Workers on palm oil plantations are frequently exploited – likewise their children. Solidar Suisse has investigated conditions on the plantations and is campaigning for an improvement in the living and working conditions of migrants in the palm oil industry of Sabah on Borneo. 

Solidar Suisse is working with the partner organisation Asia Monitor Resource Centre (AMRC) on the crosslinking of grassroots organisations fighting for better working conditions and a more sustainable production of palm oil in Southeast Asia.

Together, we investigated the work situation on palm oil plantations in Sabah Province in the Malaysian part of Borneo. Investigations revealed that most of the palm oil workers are migrants from Indonesia, who in many cases do not have a valid work or residence permit, allowing them to fall easy prey to exploitation. The absence of permanent employment contracts and wages dependent on harvesting quotas also leads to child labour, as the often-stateless children have to help their parents achieve unrealistically high harvesting targets. The situation of the women is particularly precarious, as they spray pesticides, thereby risking their health, as the necessary protective clothing is frequently lacking.

Solidar Suisse publicised the findings of this investigation in 2019 and is supporting Indonesian workers in order to enable them to fight for the improvement of their living and working situation.
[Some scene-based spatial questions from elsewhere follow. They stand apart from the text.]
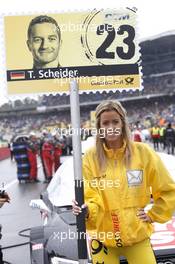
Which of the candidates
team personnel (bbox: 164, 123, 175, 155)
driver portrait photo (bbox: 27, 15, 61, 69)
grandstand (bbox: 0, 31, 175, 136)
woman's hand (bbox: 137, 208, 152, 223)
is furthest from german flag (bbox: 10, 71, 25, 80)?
grandstand (bbox: 0, 31, 175, 136)

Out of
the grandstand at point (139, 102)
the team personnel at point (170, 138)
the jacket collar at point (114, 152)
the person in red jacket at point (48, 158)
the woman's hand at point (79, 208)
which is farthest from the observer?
the grandstand at point (139, 102)

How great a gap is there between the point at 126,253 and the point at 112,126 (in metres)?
0.81

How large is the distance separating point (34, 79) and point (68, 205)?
7.33 feet

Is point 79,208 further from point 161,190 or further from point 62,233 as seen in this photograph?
point 62,233

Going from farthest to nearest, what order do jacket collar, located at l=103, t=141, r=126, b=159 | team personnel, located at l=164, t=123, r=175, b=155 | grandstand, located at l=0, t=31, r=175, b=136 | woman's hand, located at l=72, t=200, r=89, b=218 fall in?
grandstand, located at l=0, t=31, r=175, b=136 → team personnel, located at l=164, t=123, r=175, b=155 → jacket collar, located at l=103, t=141, r=126, b=159 → woman's hand, located at l=72, t=200, r=89, b=218

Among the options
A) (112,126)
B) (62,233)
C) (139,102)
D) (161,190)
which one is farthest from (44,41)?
(139,102)

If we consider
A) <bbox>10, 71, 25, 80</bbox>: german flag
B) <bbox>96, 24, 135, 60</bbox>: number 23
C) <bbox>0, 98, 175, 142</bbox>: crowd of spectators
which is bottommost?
<bbox>10, 71, 25, 80</bbox>: german flag

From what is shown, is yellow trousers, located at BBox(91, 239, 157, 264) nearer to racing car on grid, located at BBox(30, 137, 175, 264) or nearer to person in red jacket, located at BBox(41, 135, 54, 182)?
racing car on grid, located at BBox(30, 137, 175, 264)

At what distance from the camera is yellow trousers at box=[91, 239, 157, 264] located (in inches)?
132

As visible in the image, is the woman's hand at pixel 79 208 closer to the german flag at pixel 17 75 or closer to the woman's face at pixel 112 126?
the woman's face at pixel 112 126

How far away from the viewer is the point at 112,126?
3432 millimetres

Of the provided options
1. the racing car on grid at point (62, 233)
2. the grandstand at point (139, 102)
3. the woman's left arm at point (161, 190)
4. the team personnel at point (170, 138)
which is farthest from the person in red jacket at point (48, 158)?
the grandstand at point (139, 102)

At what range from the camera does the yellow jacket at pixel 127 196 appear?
10.9ft

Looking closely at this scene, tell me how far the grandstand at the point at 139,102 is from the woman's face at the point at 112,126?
6288 centimetres
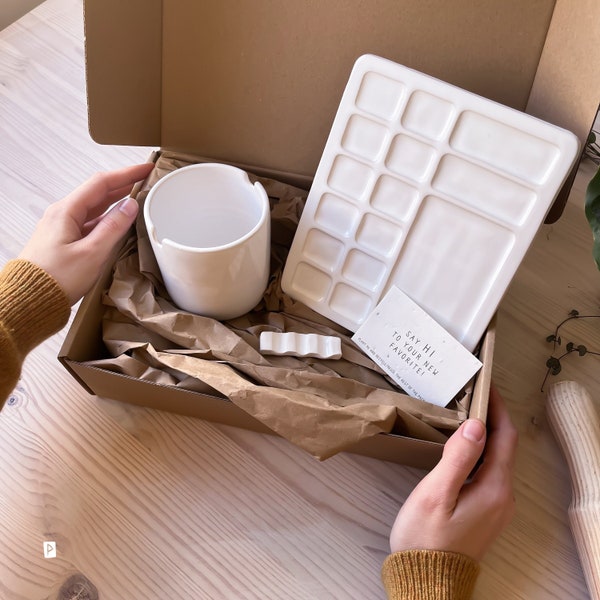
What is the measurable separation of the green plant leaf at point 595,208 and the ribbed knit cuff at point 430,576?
270 mm

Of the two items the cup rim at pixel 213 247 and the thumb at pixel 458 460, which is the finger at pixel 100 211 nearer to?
the cup rim at pixel 213 247

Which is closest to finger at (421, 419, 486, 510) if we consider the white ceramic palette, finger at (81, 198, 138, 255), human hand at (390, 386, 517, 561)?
human hand at (390, 386, 517, 561)

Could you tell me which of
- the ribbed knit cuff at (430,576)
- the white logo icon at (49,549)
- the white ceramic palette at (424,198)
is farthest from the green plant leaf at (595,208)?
the white logo icon at (49,549)

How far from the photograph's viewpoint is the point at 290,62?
2.12 ft

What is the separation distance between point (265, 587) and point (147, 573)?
3.8 inches

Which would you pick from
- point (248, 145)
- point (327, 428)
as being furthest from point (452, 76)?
point (327, 428)

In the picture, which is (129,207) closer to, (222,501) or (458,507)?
(222,501)

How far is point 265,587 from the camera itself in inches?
20.7

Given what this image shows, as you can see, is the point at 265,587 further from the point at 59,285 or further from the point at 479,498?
the point at 59,285

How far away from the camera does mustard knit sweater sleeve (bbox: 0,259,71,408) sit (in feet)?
1.74

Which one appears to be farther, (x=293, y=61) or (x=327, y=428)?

  • We inform the migrants about their most important employment rights and support their networking and organising. 
  • We campaign for more children to be able to go to school and for improved access to health care for female plantation workers and their children.
  • We facilitate legal advice and support for migrants in emergency situations (e.g. deportations).
  • We explain to potential migrant workers in their places of origin in Indonesia (South Sulawesi and East Nusa Tenggara) about safe migration paths and about their rights and the law in Sabah.